Arbeitsaufträge:
A – Schreiben Sie aus dem Bericht über den US-Schiedsrichter den Abschnitt von „Ricardo Portillo befindet“ bis einschließlich „Mediziner vorerst unbeantwortet.“ wortgetreu ab.
B – Fassen Sie im Bericht über den US-Schiedsrichter den Absatz, der mit „Ricardo Portillo befindet sich“ beginnt, in einem einzigen kürzeren Satz zusammen.
C – Greifen Sie den Bericht über den US-Schiedsrichter nach seinem letzten Satz auf und schreiben Sie ihn weiter.

Vorliegender Text:
--*--
US-Schiedsrichter nach Teenager-Attacke im Koma

Salt Lake City - Gewalt gegen Fußball-Schiedsrichter wächst sich auch in den USA zu einem massiven Problem aus. Im Bundesstaat Utah kämpft ein Referee um sein Leben.

Gewalt gegen Fußball-Schiedsrichter wächst sich auch in den USA zu einem massiven Problem aus. Im Bundesstaat Utah kämpft eine Referee um sein Leben, nachdem der 46-Jährige am vergangenen Samstag während eines Spiels in einer Freizeitliga von einem 17-Jährigen aus Frust über eine Entscheidung des Spielleiters mit einem brutalen Schlag gegen den Kopf niedergestreckt worden und kurz darauf ins Koma gefallen war.

Ricardo Portillo befindet sich laut Bulletin der behandelnden Ärzte weiterhin in einem „kritischen Zustand“. Ob sich der Familienvater jemals wieder von der erlittenen Gehirnschwellung erholen wird, ließen die Mediziner vorerst unbeantwortet.
--*--
Datensatz-Einträge:
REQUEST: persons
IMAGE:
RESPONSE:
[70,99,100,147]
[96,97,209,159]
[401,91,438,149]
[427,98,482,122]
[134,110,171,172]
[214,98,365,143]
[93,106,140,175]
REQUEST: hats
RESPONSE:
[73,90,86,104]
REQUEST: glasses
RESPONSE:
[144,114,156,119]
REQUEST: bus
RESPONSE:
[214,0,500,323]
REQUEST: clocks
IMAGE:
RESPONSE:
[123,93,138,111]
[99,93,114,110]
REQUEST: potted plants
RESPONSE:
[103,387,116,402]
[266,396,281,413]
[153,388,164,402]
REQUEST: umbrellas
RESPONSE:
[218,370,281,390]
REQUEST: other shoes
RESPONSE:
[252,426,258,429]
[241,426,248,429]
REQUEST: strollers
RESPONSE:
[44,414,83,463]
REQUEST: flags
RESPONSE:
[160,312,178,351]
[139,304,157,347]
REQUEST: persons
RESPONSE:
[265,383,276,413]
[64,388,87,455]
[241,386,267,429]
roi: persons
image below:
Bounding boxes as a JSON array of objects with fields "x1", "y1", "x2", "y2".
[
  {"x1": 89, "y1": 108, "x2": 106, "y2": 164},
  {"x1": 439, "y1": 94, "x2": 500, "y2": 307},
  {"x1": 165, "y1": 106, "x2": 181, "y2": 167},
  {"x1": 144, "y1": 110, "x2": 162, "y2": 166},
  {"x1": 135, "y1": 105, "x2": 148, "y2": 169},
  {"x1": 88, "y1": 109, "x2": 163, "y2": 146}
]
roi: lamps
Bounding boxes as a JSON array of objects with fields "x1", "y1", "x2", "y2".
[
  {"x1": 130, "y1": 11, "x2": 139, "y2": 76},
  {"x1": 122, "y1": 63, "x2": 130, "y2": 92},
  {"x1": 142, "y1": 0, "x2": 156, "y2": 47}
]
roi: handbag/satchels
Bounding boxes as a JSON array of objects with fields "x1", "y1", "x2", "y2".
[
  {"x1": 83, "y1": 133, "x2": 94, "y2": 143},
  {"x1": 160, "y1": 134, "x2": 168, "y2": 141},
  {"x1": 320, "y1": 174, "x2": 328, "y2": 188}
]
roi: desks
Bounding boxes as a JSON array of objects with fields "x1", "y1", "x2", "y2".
--*--
Lösungen:
A –
Ricardo Portillo befindet sich laut Bulletin der behandelnden Ärzte weiterhin in einem „kritischen Zustand“. Ob sich der Familienvater jemals wieder von der erlittenen Gehirnschwellung erholen wird, ließen die Mediziner vorerst unbeantwortet.

B – Der Familienvater Ricardo Portillo ist laut den Ärzten weiterhin in kritischem Zustand, und ob er sich von seiner Gehirnschwellung je erholt, lassen sie vorerst offen.

C –
Portillo hatte in dem Match der im Großraum von Salt Lake City spielenden Liga Continental ein Foul gepfiffen und dem Übeltäter die Gelbe Karte gezeigt. Als der Unparteiische sich die Verwarnung notierte, attackierte der Jugendliche Portillo laut Zeugenangaben plötzlich.

Der Teenager wurde nach seinem Angriff verhaftet und in eine Jugendstrafanstalt gebracht. Die vorläufige Anklage lautet auf schwere Körperverletzung. Sollte der Schiedsrichter sterben, droht dem Täter eine lebenslange Haft.